I love raspberries. I put them in salads, on frozen yogurt, in yogurt and cereal, and eat them on their own, straight out the container. You can also put them in smoothies, pies, parfaits, cakes, sauces, and casseroles.The only thing I could do without are their seeds. They get stuck in my teeth and interfere with the yummy taste of the berry.
Raspberries pack a powerful nutrient-rich punch. They are low in calories and saturated fat. They also are a great source of dietary fiber, antioxidants, vitamins and minerals. Here is a list of the vitamins and minerals in raspberries and some of their functions:
Vitamin C aids absorption of iron and forms collagen in bones, cartilage, muscle and blood vessels.

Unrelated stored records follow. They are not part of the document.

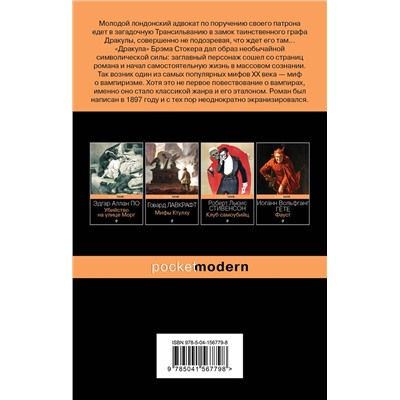 Эксмо Брэм Стокер "Дракула"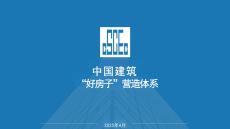 中建系統(tǒng)好房子營造體系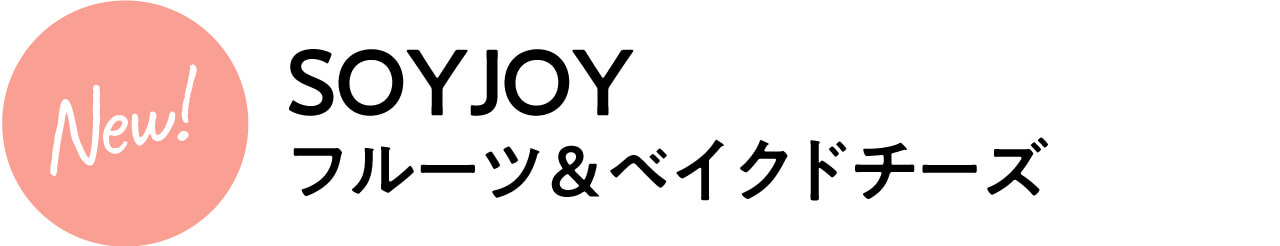 New！SOYJOYフルーツ＆ベイクドチーズ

Vitamin A is essential for healthy vision, cellular growth and the immune system.
Vitamin E helps prevent deficiencies requiring supplements.
Potassium helps control your heart rate and blood pressure.
Copper aids in the production of red blood cells.
Manganese promotes strong bones, nerve health and helps the body synthesize fatty acids and cholesterol.
Iron regulates cell growth.
Magnesium promotes the health of your immune system and heart as well as normal muscle and nerve function.
B-vitamins are energy producers, aiding in the breakdown of carbs.
Lots of good reasons to give raspberries a try.